▼▼▼

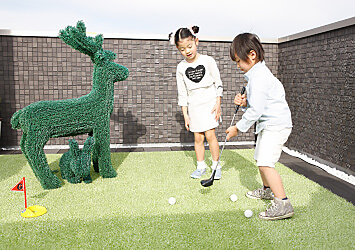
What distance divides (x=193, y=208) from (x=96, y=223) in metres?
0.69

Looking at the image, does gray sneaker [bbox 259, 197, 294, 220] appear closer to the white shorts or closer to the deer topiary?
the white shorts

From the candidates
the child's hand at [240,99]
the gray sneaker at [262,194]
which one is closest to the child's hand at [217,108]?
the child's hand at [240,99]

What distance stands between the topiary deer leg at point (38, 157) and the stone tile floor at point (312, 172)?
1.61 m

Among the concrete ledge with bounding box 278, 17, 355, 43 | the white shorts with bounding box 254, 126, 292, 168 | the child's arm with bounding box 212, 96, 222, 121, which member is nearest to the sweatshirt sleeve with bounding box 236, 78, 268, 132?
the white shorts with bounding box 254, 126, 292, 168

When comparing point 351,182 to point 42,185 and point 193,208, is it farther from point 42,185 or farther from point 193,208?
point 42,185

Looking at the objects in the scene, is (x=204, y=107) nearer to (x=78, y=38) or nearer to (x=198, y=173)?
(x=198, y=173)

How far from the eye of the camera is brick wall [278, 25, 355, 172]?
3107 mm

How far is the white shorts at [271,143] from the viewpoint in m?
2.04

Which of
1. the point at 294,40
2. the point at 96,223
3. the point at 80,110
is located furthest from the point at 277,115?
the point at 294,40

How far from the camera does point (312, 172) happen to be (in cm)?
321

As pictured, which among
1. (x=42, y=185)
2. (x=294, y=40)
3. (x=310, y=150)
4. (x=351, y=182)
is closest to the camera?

▲▲▲

*Do this*
Rewrite the data above as a numbered list, dropping the blank lines and the pictures.

*Answer to the problem*
1. What distance divides (x=193, y=208) from (x=96, y=223) in metres?
2. 0.69
3. Looking at the image, does gray sneaker [bbox 259, 197, 294, 220] appear closer to the white shorts or closer to the deer topiary?
4. the white shorts
5. From the candidates
6. the child's hand at [240,99]
7. the gray sneaker at [262,194]
8. which one is closest to the child's hand at [217,108]?
9. the child's hand at [240,99]
10. What distance stands between the topiary deer leg at point (38, 157) and the stone tile floor at point (312, 172)?
11. 1.61 m
12. Among the concrete ledge with bounding box 278, 17, 355, 43 | the white shorts with bounding box 254, 126, 292, 168 | the child's arm with bounding box 212, 96, 222, 121, which member is nearest to the sweatshirt sleeve with bounding box 236, 78, 268, 132?
13. the white shorts with bounding box 254, 126, 292, 168
14. When comparing point 351,182 to point 42,185 and point 193,208, is it farther from point 42,185 or farther from point 193,208?
15. point 42,185
16. Looking at the objects in the scene, is (x=204, y=107) nearer to (x=78, y=38) or nearer to (x=198, y=173)?
17. (x=198, y=173)
18. How far from the eye of the camera is brick wall [278, 25, 355, 172]?
19. 3107 mm
20. How far is the white shorts at [271,143] from the viewpoint in m?
21. 2.04
22. Which of
23. 1. the point at 294,40
24. 2. the point at 96,223
25. 3. the point at 80,110
26. is located furthest from the point at 277,115?
27. the point at 294,40
28. How far from the camera does point (312, 172) happen to be (in cm)?
29. 321
30. As pictured, which among
31. 1. (x=42, y=185)
32. 2. (x=294, y=40)
33. 3. (x=310, y=150)
34. 4. (x=351, y=182)
35. is closest to the camera?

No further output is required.